By Mlondolozi Ndlovu,
HARARE, May 2016 – Zimbabweans from across the political divide have exhibited mixed feelings over the Reserve bank of Zimbabwe’s decision to introduce bond notes in a bid to ease cash shortages.
Zimbabwe is currently experiencing cash shortages which have seen long bank queues and the withdrawal limits in most of the country’s banks.
Reserve Bank of Zimbabwe governor, John Mangudya on Wednesday said RBZ will soon introduce local “bond notes” and has tightened daily withdrawals to ease an acute shortage of cash.
Zimbabweans citizens who spoke to Radio VOP were sceptical about the move highlighted that that the introduction of bond notes was bringing chilling memories of the Zimbabwean dollar.
Godfrey Mlezu who is a vendor in Harare CBD noted that the introduction of the bonds was as good as the introduction of the now defunct Zimbabwean dollar.
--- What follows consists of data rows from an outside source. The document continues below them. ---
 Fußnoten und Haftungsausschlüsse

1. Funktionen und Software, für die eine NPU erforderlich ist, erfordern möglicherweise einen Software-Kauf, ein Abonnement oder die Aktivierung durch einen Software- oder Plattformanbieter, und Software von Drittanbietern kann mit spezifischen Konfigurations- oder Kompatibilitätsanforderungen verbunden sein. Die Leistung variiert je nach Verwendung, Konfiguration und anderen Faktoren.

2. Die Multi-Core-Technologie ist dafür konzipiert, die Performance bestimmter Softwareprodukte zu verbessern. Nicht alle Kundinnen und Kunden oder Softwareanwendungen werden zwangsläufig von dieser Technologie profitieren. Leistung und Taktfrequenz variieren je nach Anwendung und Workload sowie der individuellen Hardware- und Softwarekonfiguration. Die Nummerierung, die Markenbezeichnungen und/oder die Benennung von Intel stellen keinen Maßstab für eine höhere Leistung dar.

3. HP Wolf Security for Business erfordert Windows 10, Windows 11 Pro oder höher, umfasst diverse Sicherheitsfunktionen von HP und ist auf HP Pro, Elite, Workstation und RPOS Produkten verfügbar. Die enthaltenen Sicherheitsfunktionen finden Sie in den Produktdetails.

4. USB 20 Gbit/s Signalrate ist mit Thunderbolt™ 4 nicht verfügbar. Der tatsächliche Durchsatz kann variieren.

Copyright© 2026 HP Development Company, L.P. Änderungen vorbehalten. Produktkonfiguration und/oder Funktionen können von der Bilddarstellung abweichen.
“Bond coin notes kuita sei kwacho, just call it Zim dollars. We have walked that road before and our leaders don’t seem to learn. I wonder what makes them think it will work this time around when it has previously failed,” he said.
Another Zimbabwean who is a taxi driver Tinashe Mavhinga noted that in solving the cash crisis the government should have resorted to the use of plastic money.
“I think let’s move to plastic money this is now a technological era… Every business from small to big there should because of cards and in banks let them manage figures not notes and notes are kept at reserve bank to maintain economic value,” he said
Makosa Savieri who is a university graduate noted that the country needed to start producing goods to address this problem.
“Currently there is no production in Zimbabwe, in terms of goods etc, 90 % of people in Zimbabwe currently dependent on imports. My worry is how are people going to manage. The government should tell us the much needed goods in Zimbabwe and we buy using the bond notes they are to give us,” he said
Watmore Daniel who is a teacher by profession said the introduction of the currency reminded him of the 2008 crisis.
“It’s not going to be like 2008 but better? Because this introduction will lower the US on the market and then rands will be on demand since we are importing from South Africa,” said Daniel who is involved in chicken production.
Sizani Manala who is based in Bulawayo and is into buying and selling of cars highlighted that he was fearing for his business.
“For sure we are headed for the 2008 era because who will accept these bond notes for their goods imported by hard earned cash. I foresee disappearance of products on the shelves as no one is willing to take bond notes,” he said.